Task prompt:
For this exercise, reproduce the entries below exactly, but only from the line containing "2011/7/1 | 天使轮 | 数百万人民币 | 雷军 |" through the line containing "2008/9/17 | 天使轮 | 数百万人民币 | 雷军 |", both included.

Material to process:

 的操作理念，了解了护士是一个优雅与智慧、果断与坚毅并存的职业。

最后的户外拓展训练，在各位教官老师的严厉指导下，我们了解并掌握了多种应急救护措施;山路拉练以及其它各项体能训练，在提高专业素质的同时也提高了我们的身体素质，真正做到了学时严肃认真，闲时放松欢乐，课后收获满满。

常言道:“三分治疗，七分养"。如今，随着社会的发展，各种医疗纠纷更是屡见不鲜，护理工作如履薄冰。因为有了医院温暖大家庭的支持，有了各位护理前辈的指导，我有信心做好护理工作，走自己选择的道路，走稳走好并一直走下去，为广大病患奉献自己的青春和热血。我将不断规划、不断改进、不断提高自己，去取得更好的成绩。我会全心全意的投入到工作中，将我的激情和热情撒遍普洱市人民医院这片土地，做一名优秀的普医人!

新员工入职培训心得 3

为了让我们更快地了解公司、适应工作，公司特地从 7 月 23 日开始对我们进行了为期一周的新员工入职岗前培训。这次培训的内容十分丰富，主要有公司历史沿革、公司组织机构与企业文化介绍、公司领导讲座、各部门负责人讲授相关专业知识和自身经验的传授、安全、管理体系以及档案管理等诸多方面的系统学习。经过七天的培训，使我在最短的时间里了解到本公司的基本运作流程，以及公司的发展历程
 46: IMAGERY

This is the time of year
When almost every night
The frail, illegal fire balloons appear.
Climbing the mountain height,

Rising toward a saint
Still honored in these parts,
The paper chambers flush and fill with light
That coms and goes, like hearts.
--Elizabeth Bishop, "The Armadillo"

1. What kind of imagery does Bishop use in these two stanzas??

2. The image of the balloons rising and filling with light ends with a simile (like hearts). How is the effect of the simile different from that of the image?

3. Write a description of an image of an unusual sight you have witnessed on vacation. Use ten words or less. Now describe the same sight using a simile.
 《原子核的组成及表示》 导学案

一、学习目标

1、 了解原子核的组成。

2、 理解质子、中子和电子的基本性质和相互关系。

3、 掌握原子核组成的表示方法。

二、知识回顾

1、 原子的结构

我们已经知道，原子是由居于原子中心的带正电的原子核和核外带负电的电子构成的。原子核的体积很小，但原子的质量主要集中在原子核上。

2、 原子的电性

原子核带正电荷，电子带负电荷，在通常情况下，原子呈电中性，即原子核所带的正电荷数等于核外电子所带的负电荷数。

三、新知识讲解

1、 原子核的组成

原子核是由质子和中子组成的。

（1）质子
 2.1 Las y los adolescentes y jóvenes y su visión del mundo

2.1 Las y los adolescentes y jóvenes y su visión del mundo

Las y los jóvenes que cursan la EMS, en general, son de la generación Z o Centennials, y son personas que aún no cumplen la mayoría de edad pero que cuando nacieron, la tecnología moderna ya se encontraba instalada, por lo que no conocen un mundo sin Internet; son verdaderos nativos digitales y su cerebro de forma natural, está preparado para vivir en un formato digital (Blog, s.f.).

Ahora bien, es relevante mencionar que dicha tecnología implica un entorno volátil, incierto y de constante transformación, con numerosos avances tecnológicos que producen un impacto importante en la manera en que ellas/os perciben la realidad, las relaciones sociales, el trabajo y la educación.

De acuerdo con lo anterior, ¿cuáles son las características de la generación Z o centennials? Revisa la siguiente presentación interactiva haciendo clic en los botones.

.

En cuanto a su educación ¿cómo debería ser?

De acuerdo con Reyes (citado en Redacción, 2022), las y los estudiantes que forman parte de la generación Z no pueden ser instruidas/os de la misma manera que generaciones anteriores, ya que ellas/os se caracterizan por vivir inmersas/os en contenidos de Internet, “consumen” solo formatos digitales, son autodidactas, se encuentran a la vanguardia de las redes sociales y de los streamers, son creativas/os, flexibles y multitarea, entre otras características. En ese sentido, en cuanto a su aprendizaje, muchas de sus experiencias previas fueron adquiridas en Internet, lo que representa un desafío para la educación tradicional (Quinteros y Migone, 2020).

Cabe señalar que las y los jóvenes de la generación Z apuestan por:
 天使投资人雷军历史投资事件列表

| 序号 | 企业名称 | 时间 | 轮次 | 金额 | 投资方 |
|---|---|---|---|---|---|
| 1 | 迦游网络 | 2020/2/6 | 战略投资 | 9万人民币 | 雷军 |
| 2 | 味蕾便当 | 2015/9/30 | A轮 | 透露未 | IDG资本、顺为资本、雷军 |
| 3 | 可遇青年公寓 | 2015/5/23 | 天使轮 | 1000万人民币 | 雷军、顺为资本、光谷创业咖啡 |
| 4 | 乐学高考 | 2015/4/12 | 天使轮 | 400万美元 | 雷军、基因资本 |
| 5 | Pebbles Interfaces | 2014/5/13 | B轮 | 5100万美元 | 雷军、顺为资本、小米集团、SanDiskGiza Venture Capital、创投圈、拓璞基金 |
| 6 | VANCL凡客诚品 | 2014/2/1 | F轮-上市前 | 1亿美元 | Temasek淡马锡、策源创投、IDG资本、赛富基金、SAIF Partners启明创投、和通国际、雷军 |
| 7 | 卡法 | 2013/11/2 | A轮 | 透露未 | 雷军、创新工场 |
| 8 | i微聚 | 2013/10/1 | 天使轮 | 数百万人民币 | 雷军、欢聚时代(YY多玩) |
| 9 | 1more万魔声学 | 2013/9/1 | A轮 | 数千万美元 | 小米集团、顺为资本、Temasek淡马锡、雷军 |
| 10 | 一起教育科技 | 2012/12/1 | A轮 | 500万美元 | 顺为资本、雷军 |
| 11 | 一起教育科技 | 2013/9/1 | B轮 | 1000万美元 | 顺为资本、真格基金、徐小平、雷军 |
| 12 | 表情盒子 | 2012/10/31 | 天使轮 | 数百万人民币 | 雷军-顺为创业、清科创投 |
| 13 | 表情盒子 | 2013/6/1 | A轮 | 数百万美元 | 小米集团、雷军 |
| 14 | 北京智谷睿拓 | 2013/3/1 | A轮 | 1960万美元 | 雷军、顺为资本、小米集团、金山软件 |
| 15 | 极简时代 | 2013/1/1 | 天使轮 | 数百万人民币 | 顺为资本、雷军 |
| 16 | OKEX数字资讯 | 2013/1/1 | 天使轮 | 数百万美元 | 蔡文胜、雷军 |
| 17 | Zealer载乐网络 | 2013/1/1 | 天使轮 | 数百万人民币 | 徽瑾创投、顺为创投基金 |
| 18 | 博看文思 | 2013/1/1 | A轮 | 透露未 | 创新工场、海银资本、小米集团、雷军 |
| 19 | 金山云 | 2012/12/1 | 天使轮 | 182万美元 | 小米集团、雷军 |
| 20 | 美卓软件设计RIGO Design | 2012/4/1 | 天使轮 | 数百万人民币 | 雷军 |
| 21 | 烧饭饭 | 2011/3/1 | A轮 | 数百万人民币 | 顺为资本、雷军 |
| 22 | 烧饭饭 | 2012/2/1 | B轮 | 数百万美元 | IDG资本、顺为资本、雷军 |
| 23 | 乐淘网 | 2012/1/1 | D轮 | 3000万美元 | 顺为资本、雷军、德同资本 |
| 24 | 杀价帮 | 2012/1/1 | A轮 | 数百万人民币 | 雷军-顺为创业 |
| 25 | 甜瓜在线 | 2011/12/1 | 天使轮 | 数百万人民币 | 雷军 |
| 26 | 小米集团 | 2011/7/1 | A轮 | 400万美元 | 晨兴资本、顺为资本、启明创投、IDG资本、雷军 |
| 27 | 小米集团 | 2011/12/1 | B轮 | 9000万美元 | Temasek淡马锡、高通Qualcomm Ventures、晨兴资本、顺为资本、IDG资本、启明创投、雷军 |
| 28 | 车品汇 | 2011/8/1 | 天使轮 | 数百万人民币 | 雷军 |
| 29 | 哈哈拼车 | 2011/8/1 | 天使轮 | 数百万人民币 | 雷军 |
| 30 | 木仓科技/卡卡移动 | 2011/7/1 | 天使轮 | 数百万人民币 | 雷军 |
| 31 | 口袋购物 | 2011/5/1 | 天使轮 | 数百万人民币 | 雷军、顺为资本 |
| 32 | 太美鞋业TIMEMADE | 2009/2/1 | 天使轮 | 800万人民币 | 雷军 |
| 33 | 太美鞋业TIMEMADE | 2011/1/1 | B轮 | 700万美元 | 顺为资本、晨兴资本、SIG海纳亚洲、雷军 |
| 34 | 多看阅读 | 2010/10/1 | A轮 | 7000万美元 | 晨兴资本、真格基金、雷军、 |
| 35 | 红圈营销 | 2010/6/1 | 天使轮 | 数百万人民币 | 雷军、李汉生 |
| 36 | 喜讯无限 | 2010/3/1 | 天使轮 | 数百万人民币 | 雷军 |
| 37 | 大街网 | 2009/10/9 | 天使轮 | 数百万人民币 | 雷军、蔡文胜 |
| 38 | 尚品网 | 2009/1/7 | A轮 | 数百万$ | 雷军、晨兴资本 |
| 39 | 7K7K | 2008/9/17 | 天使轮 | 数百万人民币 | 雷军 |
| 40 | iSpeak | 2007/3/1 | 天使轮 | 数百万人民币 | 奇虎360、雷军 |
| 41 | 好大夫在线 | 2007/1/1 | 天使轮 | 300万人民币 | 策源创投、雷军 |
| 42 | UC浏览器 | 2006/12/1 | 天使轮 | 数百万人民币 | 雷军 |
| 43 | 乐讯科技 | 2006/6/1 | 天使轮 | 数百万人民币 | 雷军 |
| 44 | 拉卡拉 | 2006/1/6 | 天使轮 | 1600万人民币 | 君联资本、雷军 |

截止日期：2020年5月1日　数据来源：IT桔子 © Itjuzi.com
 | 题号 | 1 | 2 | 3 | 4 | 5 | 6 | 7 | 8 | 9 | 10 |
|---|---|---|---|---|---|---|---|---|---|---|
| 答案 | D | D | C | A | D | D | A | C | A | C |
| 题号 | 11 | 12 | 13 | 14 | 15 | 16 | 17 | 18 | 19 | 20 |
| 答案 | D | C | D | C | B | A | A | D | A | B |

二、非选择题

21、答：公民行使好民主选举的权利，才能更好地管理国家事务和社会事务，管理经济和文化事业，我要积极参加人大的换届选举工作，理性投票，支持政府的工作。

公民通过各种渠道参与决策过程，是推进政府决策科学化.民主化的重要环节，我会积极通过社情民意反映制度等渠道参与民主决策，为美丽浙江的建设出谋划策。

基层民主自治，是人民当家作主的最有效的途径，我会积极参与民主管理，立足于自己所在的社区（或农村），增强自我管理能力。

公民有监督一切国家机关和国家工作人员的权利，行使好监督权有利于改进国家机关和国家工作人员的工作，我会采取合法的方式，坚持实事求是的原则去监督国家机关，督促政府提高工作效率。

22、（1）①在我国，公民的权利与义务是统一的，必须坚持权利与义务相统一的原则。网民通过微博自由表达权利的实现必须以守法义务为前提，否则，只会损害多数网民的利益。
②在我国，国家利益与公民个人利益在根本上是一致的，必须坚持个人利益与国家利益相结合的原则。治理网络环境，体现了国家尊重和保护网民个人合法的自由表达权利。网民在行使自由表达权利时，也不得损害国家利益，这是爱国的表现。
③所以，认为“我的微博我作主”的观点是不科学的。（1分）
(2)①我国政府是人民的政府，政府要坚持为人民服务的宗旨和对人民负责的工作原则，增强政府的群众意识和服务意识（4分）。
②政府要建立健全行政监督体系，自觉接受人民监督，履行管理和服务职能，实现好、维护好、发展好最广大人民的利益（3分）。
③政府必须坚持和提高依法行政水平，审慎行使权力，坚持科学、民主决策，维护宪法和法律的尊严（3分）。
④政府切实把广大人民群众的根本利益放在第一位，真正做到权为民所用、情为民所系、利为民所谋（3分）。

Your solution:
| 30 | 木仓科技/卡卡移动 | 2011/7/1 | 天使轮 | 数百万人民币 | 雷军 |
| 31 | 口袋购物 | 2011/5/1 | 天使轮 | 数百万人民币 | 雷军、顺为资本 |
| 32 | 太美鞋业TIMEMADE | 2009/2/1 | 天使轮 | 800万人民币 | 雷军 |
| 33 | 太美鞋业TIMEMADE | 2011/1/1 | B轮 | 700万美元 | 顺为资本、晨兴资本、SIG海纳亚洲、雷军 |
| 34 | 多看阅读 | 2010/10/1 | A轮 | 7000万美元 | 晨兴资本、真格基金、雷军、 |
| 35 | 红圈营销 | 2010/6/1 | 天使轮 | 数百万人民币 | 雷军、李汉生 |
| 36 | 喜讯无限 | 2010/3/1 | 天使轮 | 数百万人民币 | 雷军 |
| 37 | 大街网 | 2009/10/9 | 天使轮 | 数百万人民币 | 雷军、蔡文胜 |
| 38 | 尚品网 | 2009/1/7 | A轮 | 数百万$ | 雷军、晨兴资本 |
| 39 | 7K7K | 2008/9/17 | 天使轮 | 数百万人民币 | 雷军 |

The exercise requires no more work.